A DUP councillor wants police to investigate whether the unveiling ceremony for Carnlough’s Easter Rising memorial constituted an “illegal parade.”
The permanent concrete structure was unveiled, along with a temporary flag pole bearing the tricolour, at Hurry Head on Saturday March 26.
During the event, attended by sitting Sinn Fein MLA Oliver McMullan and Councillor James McKeown, the flags of the four provinces of Ireland were processed for 50 metres from the gate to the site, after which the proclamation of the Irish Republic was read out.
The event has been condemned by Cllr Paul Reid, who is now calling for the PSNI to investigate the ceremony.
“I would like the PSNI to investigate this event and if it is found to be in breach of Parades Commission law I would call upon the PSNI to bring those who have breached the parades code to task,” he told the Times.
“I totally condemn such events being held on council property without permission being sought and given, especially when council elected members are standing. The Parades Commission must be notified of any form of parade.
Cllr Reid said he felt that the memorial should be removed.
“No permission was given or sought for any form of celebration of the Easter uprising on council propoerty in Carnlough, nor for the illegal erection of any memorial and I am asking for it to be removed,” he continued.
“This act could heighten tensions during the marching season in Carnlough around July 12 and August 12. This is going to stir things up in Carnlough and Glenarm. They are coastal villages which work very well together with rowing clubs but with the marching season close this will do nothing but heighten tensions.”

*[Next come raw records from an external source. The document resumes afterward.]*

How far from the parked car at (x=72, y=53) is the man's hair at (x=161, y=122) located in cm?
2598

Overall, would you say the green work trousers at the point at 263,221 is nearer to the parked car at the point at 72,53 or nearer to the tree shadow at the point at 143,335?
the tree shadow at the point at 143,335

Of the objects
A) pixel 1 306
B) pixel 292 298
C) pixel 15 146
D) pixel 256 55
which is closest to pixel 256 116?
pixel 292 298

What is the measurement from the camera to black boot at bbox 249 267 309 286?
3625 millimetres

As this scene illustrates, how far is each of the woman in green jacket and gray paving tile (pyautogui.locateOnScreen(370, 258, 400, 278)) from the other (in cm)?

When asked if the unveiling ceremony for the Easter Rising memorial constituted a parade, a Parades Commission spokeswoman commented: “The Parades Commission has no record of receiving a 11/1 notice for a parade in Carnlough on March 25 and has received no evidence about the event which took place prior to this enquiry. Therefore, the Commission does not consider it appropriate to comment.”
When asked if the Parades Commision was planning to take any action over the event, the spokeswoman continued: “The Parades Commission has powers under the Public Procession (Northern Ireland) Act 1998 to consider, and where appropriate to place conditions on, notified parades and parade-related protests. The Commission has no role in the enforcement of its determinations nor has it any role in dealing with unnotified parades. Such matters are for the PSNI.
The PSNI had not provided a response at the time of going to press.